It may move slightly but shouldn't be more than a few degrees, definitely not 180 deg. Is there no way you can incorporate one of these [with suitable hose tails] in the air line between your compressor air connector and the leakdown tester ? This is an expensive-ish one, there are much cheaper ones which will work just fine for your application. Back in the day we used to TDC automatic transmission cars [which you obviously can't lock the crank by putting them in gear] by the bubble method and easing the shop air on to the tester with one of these, 99% of the time the crankshaft stayed where you'd put it. (Sorry I can seem to be able to reduce the image to sensible dimensions)
20-03-2021, 10:15 AM
The piston just moves enough to have a false test
20-03-2021, 10:25 AM
Ah, I see, enough backlash in the driveline to mess you up.
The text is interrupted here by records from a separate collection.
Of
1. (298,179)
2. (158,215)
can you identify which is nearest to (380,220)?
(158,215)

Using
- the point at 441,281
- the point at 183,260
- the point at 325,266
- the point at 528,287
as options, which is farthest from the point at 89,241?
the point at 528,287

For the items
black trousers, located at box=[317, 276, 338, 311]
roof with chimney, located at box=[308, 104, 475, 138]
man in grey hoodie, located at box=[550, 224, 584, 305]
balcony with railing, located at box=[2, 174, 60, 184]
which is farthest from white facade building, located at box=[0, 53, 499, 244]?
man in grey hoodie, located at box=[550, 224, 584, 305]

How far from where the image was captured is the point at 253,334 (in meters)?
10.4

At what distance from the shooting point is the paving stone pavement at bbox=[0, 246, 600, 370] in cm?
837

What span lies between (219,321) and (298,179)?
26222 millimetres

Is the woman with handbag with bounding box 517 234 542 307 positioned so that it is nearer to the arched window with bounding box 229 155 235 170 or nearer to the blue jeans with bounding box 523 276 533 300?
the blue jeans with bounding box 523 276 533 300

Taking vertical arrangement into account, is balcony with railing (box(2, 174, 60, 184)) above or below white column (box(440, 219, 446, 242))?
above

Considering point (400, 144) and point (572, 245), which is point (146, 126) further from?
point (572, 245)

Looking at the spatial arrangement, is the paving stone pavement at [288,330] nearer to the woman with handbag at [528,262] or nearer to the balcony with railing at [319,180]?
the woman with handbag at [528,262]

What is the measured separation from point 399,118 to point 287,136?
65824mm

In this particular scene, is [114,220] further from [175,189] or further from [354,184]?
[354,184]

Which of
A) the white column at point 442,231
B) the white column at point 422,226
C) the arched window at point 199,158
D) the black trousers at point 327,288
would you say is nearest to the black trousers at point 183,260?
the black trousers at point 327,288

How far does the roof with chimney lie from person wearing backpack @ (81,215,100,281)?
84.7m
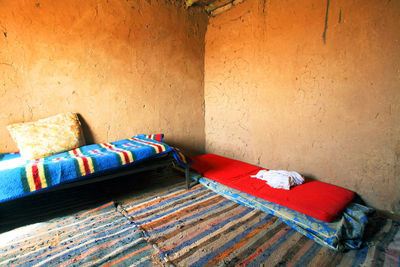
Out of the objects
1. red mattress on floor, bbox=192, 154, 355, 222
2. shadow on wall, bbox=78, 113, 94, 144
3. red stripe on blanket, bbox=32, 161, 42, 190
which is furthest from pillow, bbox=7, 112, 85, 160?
red mattress on floor, bbox=192, 154, 355, 222

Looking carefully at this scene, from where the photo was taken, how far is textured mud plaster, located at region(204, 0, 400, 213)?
1782 millimetres

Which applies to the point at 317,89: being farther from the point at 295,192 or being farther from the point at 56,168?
the point at 56,168

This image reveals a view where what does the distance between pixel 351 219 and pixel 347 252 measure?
0.98ft

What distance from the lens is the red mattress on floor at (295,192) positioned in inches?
65.3

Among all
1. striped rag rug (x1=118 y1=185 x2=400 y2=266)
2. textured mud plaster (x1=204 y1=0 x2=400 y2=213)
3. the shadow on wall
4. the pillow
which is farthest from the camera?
the shadow on wall

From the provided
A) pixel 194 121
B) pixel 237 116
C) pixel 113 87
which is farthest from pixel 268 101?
pixel 113 87

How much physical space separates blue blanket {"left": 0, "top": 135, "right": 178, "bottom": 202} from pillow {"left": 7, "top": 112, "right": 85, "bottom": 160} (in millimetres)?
Answer: 102

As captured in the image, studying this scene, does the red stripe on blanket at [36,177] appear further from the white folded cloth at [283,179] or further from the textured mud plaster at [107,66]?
the white folded cloth at [283,179]

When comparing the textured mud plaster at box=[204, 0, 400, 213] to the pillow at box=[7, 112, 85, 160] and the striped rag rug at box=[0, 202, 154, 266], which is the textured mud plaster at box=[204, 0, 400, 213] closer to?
the striped rag rug at box=[0, 202, 154, 266]

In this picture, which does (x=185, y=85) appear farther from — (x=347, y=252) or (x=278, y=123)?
(x=347, y=252)

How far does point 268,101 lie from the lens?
2.63 m

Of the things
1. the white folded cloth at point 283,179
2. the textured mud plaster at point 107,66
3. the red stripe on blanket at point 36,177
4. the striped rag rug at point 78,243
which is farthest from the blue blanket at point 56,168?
the white folded cloth at point 283,179

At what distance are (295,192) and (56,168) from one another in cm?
214

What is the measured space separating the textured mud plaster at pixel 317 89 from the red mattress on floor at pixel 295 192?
242mm
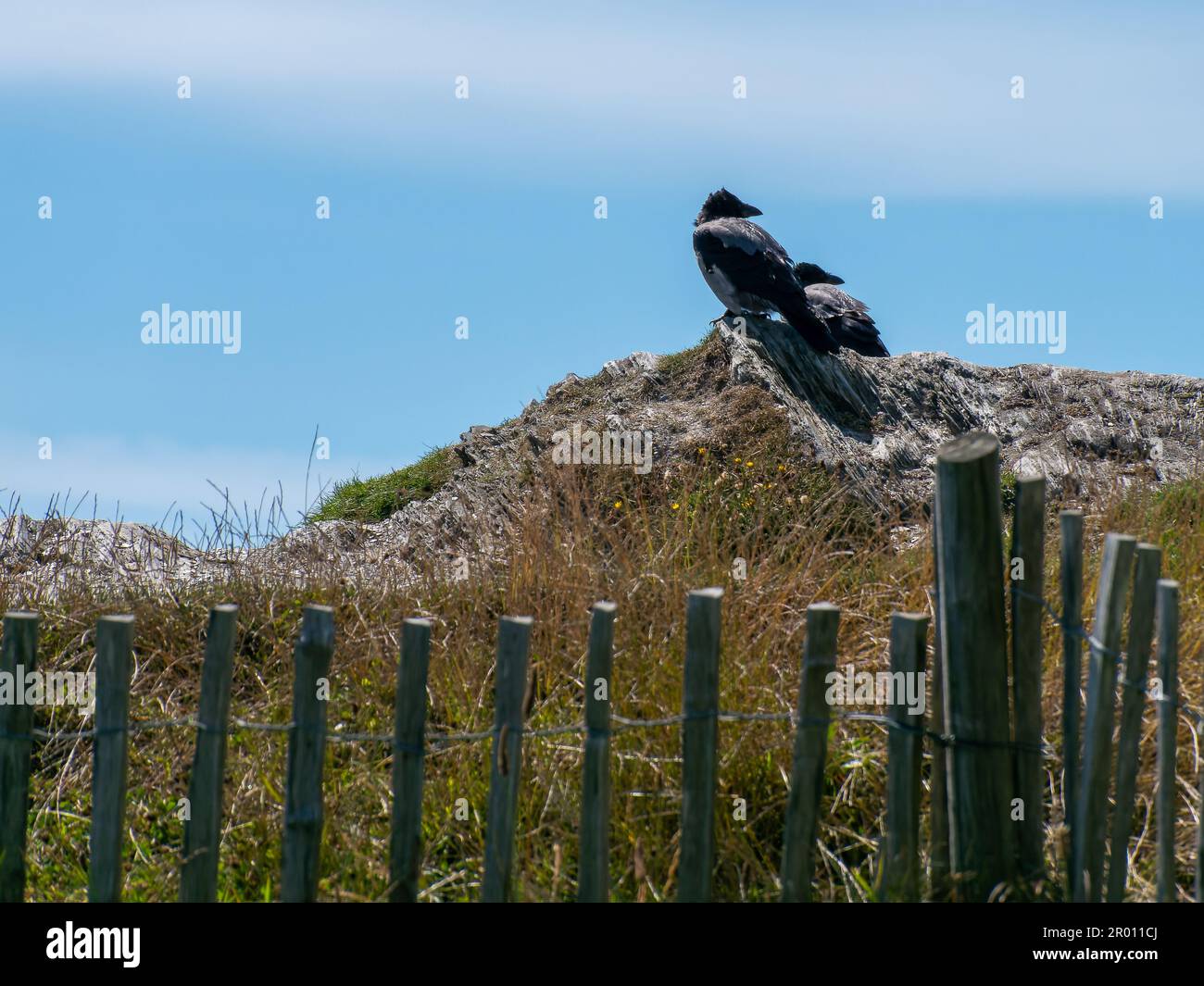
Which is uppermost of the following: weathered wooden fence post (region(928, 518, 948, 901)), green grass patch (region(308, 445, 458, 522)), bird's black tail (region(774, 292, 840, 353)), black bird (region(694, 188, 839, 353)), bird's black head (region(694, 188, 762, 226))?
bird's black head (region(694, 188, 762, 226))

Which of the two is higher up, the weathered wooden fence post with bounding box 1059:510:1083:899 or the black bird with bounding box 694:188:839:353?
the black bird with bounding box 694:188:839:353

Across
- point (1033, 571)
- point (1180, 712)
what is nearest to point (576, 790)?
point (1033, 571)

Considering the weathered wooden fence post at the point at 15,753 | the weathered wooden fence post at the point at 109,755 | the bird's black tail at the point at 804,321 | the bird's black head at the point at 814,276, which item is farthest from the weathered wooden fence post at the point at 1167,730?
the bird's black head at the point at 814,276

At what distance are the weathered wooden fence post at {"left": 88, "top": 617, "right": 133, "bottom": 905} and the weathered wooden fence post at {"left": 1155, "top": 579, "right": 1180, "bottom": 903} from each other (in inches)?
118

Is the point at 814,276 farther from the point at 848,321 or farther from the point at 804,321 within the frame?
the point at 804,321

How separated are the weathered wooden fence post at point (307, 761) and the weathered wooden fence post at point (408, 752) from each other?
0.72 ft

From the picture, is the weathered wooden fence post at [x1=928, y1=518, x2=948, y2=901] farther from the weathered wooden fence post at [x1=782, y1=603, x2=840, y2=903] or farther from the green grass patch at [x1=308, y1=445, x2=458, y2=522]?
the green grass patch at [x1=308, y1=445, x2=458, y2=522]

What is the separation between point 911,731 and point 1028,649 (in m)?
0.44

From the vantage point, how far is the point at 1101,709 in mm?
3246

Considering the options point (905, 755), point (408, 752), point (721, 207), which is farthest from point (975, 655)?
point (721, 207)

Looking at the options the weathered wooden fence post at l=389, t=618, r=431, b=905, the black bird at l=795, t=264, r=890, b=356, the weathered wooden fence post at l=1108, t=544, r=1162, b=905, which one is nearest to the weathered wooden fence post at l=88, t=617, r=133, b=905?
the weathered wooden fence post at l=389, t=618, r=431, b=905

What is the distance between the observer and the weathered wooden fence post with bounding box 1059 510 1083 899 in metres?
3.33

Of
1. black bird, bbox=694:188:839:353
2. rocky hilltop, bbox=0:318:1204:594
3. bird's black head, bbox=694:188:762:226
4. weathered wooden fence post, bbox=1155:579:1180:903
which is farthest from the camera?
bird's black head, bbox=694:188:762:226
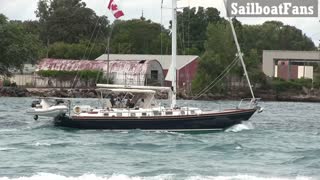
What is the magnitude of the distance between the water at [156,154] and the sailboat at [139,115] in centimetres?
63

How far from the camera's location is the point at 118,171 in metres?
34.9

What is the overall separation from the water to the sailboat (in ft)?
2.07

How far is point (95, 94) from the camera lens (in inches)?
5103

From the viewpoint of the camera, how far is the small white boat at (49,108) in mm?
56250

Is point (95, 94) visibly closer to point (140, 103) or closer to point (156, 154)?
point (140, 103)

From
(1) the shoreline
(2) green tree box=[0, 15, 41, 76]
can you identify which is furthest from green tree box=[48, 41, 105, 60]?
(2) green tree box=[0, 15, 41, 76]

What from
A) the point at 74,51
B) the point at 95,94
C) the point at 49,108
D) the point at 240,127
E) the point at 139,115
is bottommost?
the point at 240,127

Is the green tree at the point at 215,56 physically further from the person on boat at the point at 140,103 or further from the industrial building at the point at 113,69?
the person on boat at the point at 140,103

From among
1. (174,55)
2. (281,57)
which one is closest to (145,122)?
(174,55)

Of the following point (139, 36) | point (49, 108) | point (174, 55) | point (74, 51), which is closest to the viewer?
point (49, 108)

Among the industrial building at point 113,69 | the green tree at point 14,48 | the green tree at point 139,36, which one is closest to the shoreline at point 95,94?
the industrial building at point 113,69

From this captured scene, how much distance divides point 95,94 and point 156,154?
8732 cm

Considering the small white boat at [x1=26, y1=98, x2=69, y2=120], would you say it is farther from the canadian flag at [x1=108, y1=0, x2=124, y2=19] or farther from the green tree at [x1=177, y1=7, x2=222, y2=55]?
the green tree at [x1=177, y1=7, x2=222, y2=55]

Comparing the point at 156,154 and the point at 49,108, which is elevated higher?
the point at 49,108
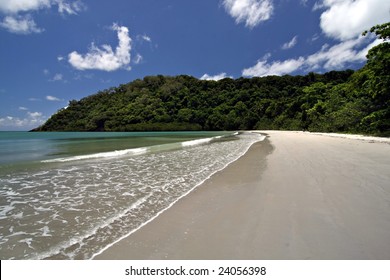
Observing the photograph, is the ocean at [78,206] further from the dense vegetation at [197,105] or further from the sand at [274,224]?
the dense vegetation at [197,105]

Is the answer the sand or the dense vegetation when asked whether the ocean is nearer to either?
the sand

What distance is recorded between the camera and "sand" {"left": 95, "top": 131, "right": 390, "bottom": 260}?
252cm

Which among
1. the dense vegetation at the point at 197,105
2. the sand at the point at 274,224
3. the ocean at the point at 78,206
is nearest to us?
the sand at the point at 274,224

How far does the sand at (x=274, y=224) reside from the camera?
2.52m

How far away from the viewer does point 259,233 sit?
9.65 ft

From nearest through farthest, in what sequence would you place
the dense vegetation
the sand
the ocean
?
the sand → the ocean → the dense vegetation

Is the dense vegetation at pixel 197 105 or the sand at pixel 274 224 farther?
the dense vegetation at pixel 197 105

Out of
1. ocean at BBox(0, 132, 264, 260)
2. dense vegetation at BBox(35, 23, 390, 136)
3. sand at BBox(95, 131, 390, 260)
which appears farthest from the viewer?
dense vegetation at BBox(35, 23, 390, 136)

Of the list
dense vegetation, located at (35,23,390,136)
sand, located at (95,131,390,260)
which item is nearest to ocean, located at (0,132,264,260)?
sand, located at (95,131,390,260)

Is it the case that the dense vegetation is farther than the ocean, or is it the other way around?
the dense vegetation

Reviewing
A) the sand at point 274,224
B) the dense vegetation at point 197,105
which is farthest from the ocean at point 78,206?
the dense vegetation at point 197,105

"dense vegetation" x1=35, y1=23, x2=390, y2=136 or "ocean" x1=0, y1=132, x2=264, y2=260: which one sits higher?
"dense vegetation" x1=35, y1=23, x2=390, y2=136

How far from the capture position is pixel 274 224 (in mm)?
3203
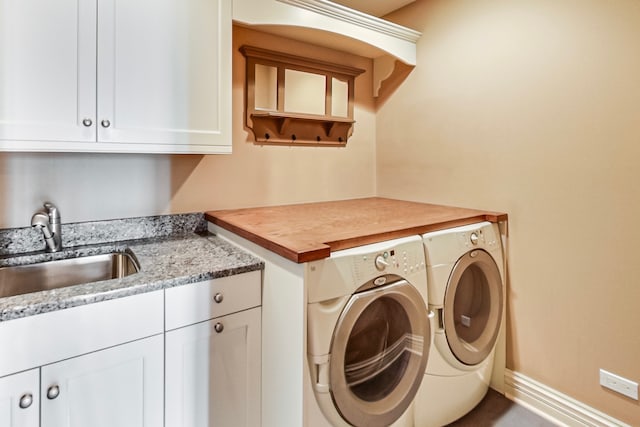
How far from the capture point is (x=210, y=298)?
1367 mm

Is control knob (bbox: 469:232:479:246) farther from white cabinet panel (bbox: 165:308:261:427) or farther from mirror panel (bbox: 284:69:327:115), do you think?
mirror panel (bbox: 284:69:327:115)

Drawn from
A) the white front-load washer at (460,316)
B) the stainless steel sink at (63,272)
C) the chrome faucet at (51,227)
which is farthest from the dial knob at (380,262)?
the chrome faucet at (51,227)

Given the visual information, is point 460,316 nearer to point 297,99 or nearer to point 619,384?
point 619,384

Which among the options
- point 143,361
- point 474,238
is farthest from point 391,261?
point 143,361

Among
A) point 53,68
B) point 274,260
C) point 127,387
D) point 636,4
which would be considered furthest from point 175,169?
point 636,4

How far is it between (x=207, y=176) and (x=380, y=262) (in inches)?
44.2

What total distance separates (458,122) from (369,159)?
0.73 meters

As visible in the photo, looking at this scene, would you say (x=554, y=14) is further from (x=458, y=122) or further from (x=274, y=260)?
(x=274, y=260)

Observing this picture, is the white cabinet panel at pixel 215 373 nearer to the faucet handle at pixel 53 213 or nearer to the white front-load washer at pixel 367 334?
the white front-load washer at pixel 367 334

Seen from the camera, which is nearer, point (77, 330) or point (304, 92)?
point (77, 330)

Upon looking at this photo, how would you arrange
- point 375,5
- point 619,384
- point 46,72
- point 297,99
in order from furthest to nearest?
point 375,5, point 297,99, point 619,384, point 46,72

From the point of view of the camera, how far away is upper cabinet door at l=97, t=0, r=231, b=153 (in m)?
1.41

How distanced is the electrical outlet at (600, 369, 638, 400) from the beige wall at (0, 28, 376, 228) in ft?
5.60

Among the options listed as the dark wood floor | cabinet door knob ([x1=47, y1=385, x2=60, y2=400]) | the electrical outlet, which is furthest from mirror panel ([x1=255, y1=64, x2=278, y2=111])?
the electrical outlet
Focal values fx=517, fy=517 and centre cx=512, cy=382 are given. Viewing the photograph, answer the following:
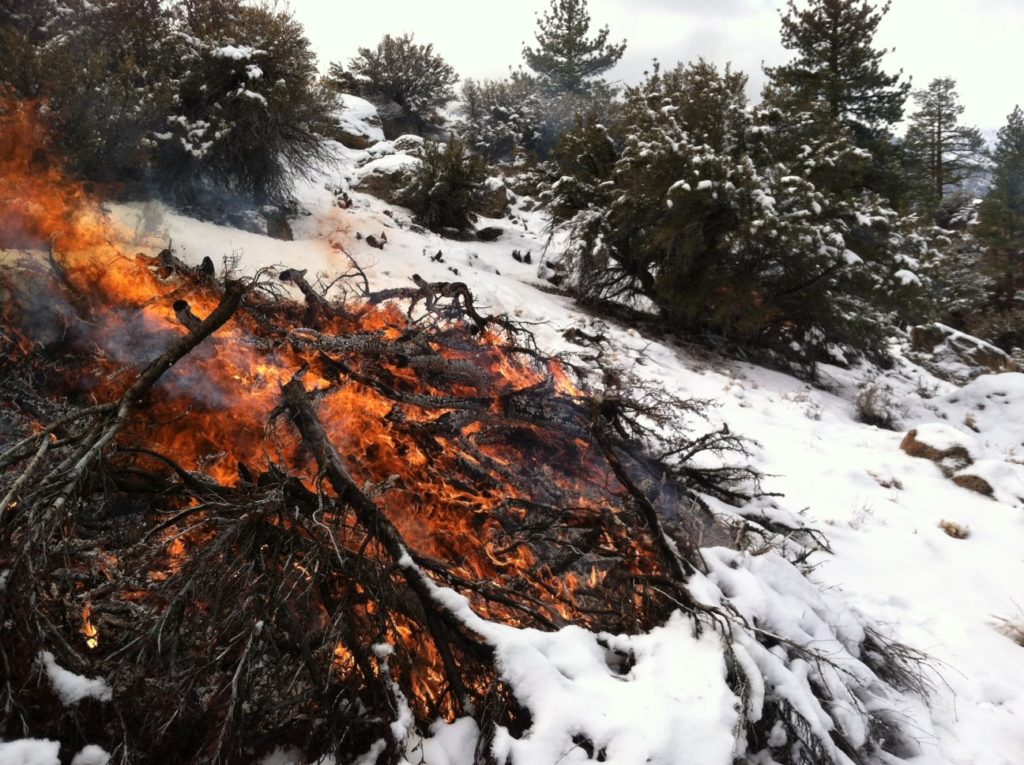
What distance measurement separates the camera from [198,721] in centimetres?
171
In that case you'll have to lock the flywheel. I'm not really an A7 guy, is the starter motor easily removed? If so you can jam the ring gear with a scrap piece of ring gear [any old ring gear will work] meshed with the Austin ring gear and placed across the hole where the starter motor mounts. I recommend tying a piece of wire on the piece of ring gear if you try this, they have a tendency to fall into the bell housing [don't ask...]
20-03-2021, 05:44 PM
I haven't tried this idea, but it's much easier to get at the timing gear than the flywheel with the engine in the car. A bit of fiddling to accommodate the backlash to stop it dead on TDC, but I could see this working, and if you made up a bespoke lump to bolt to the timing gear cover all four cylinders would be tested at exactly the same point in relation to TDC.
21-03-2021, 08:17 AM
Will a leak down test reveal anything the crank handlle will not? Can hear leaks at valve ports or oi filler tube. Should be distinctly bouncy. As I recall a long screw for the flywheel cover plate locks the flywheel on later cars.
21-03-2021, 10:47 AM
We used to do this test on big 18 cylinder 8000 bhp engines and always ended up with an argument as to which were the worst cylinders.